豚と鶏のマイコプラズマ性気管支炎に対して飼料添加剤として用いる。
 
 
急性気管支肺炎への適用は危険です。
 
 

グアイフェネシン(guaifenesin)

 
 
中枢性筋弛緩薬のグアイフェネシンの小用量には去痰作用がある。
 
 
分泌促進よりはむしろ粘液の粘稠性低下作用によって働くといわれている。

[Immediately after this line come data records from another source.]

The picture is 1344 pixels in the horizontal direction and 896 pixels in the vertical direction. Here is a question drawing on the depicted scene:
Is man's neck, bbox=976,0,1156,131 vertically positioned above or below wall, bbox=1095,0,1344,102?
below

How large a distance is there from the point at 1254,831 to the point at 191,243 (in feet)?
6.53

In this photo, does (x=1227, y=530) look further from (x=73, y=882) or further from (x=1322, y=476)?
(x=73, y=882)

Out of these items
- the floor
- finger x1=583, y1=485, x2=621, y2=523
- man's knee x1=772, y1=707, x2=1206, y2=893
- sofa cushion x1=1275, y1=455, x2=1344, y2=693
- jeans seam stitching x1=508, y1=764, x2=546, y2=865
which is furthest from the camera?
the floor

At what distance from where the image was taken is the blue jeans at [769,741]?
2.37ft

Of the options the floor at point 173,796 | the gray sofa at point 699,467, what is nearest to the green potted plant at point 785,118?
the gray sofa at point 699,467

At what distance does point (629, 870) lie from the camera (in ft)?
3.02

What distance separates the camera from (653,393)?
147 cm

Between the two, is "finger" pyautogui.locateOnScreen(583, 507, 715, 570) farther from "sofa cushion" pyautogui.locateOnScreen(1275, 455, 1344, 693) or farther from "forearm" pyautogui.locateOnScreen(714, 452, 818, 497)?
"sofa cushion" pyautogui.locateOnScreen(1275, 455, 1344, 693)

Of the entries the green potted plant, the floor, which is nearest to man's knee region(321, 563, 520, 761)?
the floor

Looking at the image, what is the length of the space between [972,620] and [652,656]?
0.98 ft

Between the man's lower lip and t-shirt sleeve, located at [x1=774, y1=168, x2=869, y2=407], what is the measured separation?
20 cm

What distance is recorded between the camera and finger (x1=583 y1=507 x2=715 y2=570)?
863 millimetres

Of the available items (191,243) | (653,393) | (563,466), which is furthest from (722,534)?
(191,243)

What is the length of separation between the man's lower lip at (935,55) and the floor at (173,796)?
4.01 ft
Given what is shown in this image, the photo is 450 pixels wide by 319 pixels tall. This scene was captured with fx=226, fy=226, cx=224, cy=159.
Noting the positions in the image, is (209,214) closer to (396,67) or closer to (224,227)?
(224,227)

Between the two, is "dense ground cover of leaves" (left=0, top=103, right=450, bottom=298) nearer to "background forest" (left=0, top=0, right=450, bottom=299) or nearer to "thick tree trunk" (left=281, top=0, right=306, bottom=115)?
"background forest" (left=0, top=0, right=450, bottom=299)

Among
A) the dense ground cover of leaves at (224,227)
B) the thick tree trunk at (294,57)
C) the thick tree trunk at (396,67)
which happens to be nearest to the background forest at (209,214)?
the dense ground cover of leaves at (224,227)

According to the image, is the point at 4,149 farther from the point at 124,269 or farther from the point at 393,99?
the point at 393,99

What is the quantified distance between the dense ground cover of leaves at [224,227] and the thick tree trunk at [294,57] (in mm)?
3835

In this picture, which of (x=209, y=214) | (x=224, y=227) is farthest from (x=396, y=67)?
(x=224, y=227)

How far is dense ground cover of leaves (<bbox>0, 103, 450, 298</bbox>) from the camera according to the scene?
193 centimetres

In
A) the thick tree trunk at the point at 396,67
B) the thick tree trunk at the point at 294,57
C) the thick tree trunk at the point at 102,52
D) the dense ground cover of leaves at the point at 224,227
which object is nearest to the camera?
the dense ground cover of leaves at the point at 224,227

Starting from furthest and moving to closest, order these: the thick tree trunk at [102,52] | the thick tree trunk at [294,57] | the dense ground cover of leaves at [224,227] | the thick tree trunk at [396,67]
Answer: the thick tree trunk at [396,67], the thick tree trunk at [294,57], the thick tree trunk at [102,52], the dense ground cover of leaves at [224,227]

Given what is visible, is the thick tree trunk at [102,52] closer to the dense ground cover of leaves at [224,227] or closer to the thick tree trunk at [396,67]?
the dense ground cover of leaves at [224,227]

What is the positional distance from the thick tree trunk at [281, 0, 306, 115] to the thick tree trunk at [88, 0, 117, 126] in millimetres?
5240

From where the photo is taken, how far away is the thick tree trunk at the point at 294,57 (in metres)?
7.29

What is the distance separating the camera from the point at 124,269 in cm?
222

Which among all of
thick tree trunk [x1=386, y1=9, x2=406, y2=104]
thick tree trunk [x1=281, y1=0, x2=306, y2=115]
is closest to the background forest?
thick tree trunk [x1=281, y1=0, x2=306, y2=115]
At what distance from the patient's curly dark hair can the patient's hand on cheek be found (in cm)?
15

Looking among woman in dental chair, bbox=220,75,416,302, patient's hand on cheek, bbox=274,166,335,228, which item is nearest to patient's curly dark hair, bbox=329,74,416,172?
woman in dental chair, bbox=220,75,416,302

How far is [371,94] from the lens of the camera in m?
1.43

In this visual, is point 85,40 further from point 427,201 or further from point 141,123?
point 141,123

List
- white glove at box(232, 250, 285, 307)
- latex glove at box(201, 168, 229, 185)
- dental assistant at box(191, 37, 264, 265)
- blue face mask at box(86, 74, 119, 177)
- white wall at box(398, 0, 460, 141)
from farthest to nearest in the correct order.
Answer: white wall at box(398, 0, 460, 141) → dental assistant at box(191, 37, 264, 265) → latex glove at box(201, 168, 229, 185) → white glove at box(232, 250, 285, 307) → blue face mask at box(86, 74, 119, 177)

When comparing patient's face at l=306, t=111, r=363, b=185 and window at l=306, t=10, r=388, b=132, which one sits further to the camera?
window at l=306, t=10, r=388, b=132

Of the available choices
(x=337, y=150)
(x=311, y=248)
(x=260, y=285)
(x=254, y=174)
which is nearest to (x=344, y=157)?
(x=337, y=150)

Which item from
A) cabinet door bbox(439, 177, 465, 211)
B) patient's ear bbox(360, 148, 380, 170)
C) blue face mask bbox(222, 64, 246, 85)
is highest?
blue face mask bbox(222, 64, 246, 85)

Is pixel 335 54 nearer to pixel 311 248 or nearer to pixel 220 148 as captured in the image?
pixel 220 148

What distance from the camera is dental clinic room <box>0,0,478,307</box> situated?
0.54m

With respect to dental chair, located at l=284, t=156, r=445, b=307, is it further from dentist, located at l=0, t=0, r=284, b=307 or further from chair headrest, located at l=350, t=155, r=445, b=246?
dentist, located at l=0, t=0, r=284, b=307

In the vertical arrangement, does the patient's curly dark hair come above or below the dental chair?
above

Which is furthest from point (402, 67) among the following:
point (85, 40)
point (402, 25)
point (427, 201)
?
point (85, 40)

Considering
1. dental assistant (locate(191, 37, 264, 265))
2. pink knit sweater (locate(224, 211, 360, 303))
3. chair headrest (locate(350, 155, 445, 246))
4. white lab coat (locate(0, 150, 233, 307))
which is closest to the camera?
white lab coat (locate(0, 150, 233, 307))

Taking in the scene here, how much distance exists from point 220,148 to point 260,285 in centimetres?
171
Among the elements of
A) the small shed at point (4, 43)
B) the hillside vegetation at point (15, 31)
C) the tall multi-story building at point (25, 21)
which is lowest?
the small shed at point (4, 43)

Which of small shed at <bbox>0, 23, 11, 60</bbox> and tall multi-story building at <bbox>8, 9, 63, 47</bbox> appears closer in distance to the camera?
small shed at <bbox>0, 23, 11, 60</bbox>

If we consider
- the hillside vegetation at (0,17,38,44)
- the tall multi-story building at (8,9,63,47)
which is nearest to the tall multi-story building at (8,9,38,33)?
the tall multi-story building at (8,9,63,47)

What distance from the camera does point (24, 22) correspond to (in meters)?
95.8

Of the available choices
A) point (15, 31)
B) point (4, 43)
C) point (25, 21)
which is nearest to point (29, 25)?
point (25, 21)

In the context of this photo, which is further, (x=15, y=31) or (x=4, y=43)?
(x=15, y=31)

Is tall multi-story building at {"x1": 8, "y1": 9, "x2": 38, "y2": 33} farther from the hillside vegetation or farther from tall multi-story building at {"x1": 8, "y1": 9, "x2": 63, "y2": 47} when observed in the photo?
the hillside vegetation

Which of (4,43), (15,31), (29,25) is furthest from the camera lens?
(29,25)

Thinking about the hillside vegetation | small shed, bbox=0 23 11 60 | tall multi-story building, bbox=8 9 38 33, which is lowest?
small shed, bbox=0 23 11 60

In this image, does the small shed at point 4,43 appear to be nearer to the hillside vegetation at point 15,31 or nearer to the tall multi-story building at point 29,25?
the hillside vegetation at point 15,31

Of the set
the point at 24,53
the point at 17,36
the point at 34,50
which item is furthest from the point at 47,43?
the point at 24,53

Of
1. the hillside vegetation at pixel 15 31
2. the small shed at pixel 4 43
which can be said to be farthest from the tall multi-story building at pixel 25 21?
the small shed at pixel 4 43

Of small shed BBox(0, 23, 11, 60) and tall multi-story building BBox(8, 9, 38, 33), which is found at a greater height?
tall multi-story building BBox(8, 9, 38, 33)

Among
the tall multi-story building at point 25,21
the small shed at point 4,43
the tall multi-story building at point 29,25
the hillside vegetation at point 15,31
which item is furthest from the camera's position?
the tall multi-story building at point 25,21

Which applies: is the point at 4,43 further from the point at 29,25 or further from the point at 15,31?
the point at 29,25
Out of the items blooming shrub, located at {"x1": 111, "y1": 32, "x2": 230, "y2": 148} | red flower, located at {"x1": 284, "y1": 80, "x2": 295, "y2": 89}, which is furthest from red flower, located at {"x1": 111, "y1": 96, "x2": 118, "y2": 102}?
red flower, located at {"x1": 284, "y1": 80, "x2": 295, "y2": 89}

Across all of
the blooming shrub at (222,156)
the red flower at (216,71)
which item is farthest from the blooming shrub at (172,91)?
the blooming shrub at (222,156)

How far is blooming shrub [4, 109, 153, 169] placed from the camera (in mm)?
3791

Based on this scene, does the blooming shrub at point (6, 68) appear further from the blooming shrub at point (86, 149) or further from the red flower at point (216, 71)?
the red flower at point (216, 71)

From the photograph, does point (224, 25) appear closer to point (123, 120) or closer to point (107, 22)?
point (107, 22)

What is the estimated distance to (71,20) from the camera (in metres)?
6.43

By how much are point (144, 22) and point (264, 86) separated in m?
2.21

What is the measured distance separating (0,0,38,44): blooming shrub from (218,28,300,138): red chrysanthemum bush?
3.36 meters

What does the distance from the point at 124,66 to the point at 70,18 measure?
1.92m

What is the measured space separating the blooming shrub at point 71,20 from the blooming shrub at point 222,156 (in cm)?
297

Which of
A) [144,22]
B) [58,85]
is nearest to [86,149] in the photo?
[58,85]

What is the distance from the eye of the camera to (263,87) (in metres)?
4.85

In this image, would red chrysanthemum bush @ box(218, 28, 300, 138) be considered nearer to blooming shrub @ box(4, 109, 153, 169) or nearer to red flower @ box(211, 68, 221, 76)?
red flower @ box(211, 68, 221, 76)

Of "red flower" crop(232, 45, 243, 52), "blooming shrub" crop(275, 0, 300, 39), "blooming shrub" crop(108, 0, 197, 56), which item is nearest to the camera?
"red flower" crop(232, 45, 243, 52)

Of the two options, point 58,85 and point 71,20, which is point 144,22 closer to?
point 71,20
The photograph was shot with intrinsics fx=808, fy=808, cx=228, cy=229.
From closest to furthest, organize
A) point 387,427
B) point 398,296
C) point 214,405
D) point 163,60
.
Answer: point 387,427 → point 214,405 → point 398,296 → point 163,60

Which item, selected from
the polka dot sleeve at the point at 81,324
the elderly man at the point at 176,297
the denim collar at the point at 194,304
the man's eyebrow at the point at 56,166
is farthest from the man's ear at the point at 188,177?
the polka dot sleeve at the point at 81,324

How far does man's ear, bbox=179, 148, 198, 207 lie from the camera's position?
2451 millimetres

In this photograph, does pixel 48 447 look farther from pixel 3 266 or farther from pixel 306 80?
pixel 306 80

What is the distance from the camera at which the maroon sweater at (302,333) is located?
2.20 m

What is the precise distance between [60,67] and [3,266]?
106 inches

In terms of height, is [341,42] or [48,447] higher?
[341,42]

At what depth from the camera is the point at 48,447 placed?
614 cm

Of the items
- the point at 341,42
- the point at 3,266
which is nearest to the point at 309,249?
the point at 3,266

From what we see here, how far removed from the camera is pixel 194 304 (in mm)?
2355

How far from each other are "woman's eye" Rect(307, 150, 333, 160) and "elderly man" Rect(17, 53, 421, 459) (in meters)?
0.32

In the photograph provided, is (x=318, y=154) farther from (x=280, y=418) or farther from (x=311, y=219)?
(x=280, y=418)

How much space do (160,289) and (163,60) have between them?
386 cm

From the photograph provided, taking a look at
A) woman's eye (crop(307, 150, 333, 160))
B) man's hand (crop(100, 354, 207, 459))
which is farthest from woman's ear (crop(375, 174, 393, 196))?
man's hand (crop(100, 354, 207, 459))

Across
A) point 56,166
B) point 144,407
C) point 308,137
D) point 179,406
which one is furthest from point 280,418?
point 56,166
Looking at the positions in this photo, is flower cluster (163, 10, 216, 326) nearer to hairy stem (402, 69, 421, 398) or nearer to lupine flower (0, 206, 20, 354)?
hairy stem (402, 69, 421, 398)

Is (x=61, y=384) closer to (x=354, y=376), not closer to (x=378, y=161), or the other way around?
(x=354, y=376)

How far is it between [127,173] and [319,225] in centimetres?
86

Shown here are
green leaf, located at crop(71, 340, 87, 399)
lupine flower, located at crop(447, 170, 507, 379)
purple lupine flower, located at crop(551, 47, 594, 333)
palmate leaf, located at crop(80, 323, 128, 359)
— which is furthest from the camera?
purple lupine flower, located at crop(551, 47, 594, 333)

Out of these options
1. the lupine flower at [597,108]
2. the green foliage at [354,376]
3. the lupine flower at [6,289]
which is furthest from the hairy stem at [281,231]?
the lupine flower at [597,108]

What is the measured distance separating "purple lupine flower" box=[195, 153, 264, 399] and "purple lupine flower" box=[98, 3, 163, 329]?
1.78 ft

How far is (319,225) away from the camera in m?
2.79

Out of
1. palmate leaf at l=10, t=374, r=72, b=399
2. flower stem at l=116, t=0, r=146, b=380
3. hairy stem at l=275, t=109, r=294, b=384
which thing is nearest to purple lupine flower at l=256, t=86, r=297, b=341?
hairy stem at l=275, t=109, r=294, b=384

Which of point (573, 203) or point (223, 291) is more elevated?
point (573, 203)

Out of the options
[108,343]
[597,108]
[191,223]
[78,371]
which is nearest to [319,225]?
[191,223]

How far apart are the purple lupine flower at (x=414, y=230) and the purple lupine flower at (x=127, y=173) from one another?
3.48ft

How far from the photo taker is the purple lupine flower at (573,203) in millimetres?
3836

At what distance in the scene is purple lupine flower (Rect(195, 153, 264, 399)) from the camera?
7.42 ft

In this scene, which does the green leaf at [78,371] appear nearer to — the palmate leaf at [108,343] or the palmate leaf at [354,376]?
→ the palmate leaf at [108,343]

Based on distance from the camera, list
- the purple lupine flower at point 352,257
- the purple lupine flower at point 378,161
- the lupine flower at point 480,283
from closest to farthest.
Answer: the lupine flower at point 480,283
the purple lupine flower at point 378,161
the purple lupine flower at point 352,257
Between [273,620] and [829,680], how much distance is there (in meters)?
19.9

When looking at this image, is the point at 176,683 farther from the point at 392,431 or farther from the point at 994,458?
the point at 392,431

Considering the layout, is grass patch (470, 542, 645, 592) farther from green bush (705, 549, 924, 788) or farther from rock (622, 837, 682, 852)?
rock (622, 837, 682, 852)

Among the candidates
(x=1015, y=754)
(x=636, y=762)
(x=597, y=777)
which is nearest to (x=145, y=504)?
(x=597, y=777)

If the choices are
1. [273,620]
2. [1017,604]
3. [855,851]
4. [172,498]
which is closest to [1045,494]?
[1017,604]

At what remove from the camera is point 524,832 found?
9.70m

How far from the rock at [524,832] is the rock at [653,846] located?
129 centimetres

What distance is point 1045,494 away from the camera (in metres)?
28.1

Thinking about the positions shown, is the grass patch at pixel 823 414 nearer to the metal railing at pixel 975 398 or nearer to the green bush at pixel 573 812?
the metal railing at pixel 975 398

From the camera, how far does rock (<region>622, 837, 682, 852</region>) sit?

経口でも注射でも有効です。
 
 
家畜における使用経験も豊富で、馬・反芻動物・豚・小動物に用いられています。
 
 

アセチルシステイン(acetylcysteine)

 
 
アセチルシステインは痰に接触するとその粘性を低下させる。
 
 
粘液のムコ多糖類のS-S結合の化学的還元によって働く。
 
 
去痰の目的には水溶性からエアロゾルを発生させて吸入させる。
 
 
この薬物は医学領域でも小動物臨床でも汎用されていますが、精密な比較試験ではその有効性に疑問が持たれている。
 
 
痰には、①高い粘弾性と②強い組織粘着性があり、気管支粘膜に対しては粘着性の有害性が高い。
 
 
アセチルシステインは粘弾性を低下させるが粘着性に対する影響は少ないので、期待されるほどの有効性はないと主張されている。
 
 

その他の去痰薬

 
 
塩化アンモニウムは人体用の去痰薬のうちでは最も安価であり、過去に家畜に対しても多く用いられてきました。
 
 
しかし家畜に対する有効性・安全性に疑問があるために用いられなくなりました。
 
 
その他の去痰薬には各種のサポニン含有生薬、アポモルヒネ、エメチン、トコン、吐酒石(酒石酸カリウムアンチモン)などが挙げられますが、いずれも家畜に対しては無効か有効性不明の薬物です。
 
 
例えばトコンが気管支分泌促進作用を示すのはヒトとラットだけで、犬猫では無効であり、ウサギで逆に分泌を抑制する。
 
 

鎮咳・去痰薬の臨床応用

鎮咳去痰薬はどの薬物も作用時間が短いので、1日に3~6回の投与が必要であるから、一般に経口錠剤が用いられる。

一般に眠っている間は咳が出にくい。

したがって犬猫の頑固な咳に対してフェノバルビタールとエフェドリンを夜間に投与する方法は畜主の安眠を確保するのには有効です。